Data Dictionary Validation Functions#
The following functions can be used to format and validate an external data dictionary (e.g. from REdCap) ready for use with AutoParser’s mapping functionalities.
- adtl.autoparser.format_dict(data_dict: DataFrame | str, save=False) DataFrame
Formats a pre-existing data dictionary to use with autoparser, or checks one that is already pre-formatted.
- Parameters:
data_dict – Path to a CSV, XLSX or parquet file, or a DataFrame, containing the data dictionary.
config – Path to the configuration file to use if not using the default configuration
save – If True, saves the formatted data dictionary to a parquet file in the same directory as the input data dictionary, as ‘formatted_data_dictionary.parquet’.
- Returns:
Data dictionary containing field names, field types, and common values.
- Return type:
pd.DataFrame
Class definitions#
You can also interact with the base class DictReader
- class adtl.autoparser.DictReader(data_dict: DataFrame | str)#
Class for reading in and converting data dictionaries provided by users into a format usable by autoparser.

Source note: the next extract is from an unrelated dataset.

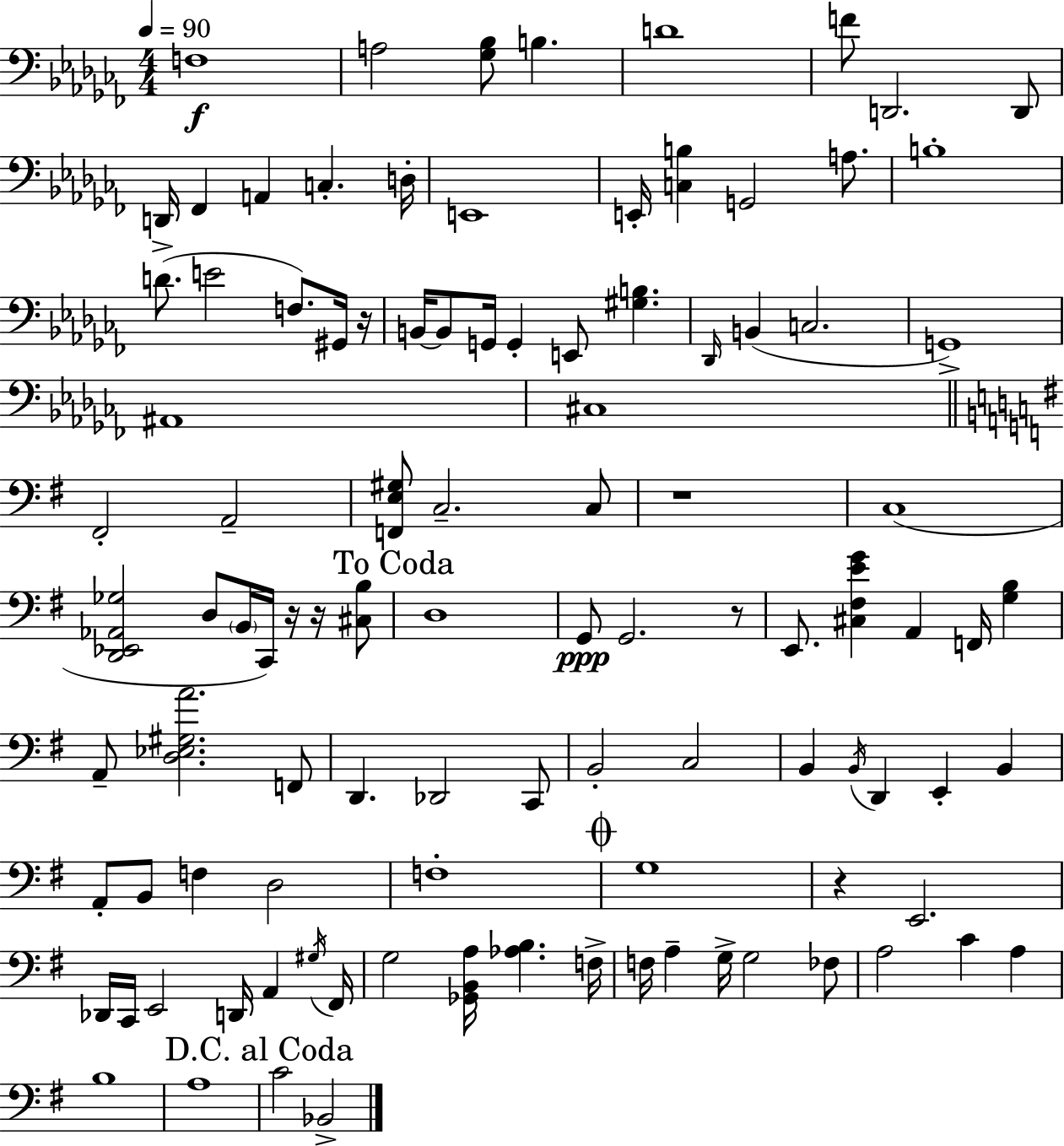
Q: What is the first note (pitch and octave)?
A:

Validates the final data dictionary against the schema defined in adtl.autoparser.data_dict_schema.DataDictionaryProcessed.
- Parameters:
data_dict – Path to a CSV, XLSX or parquet file, or a DataFrame, containing the data dictionary.
config – The path to the configuration file to use if not using the default configuration
- save_formatted_dictionary(name: str | Path | None = None) None#
Save the formatted data dictionary to a parquet file.
The file will be saved in the same directory as the input data dictionary, either with the name provided or as ‘formatted_data_dict.parquet’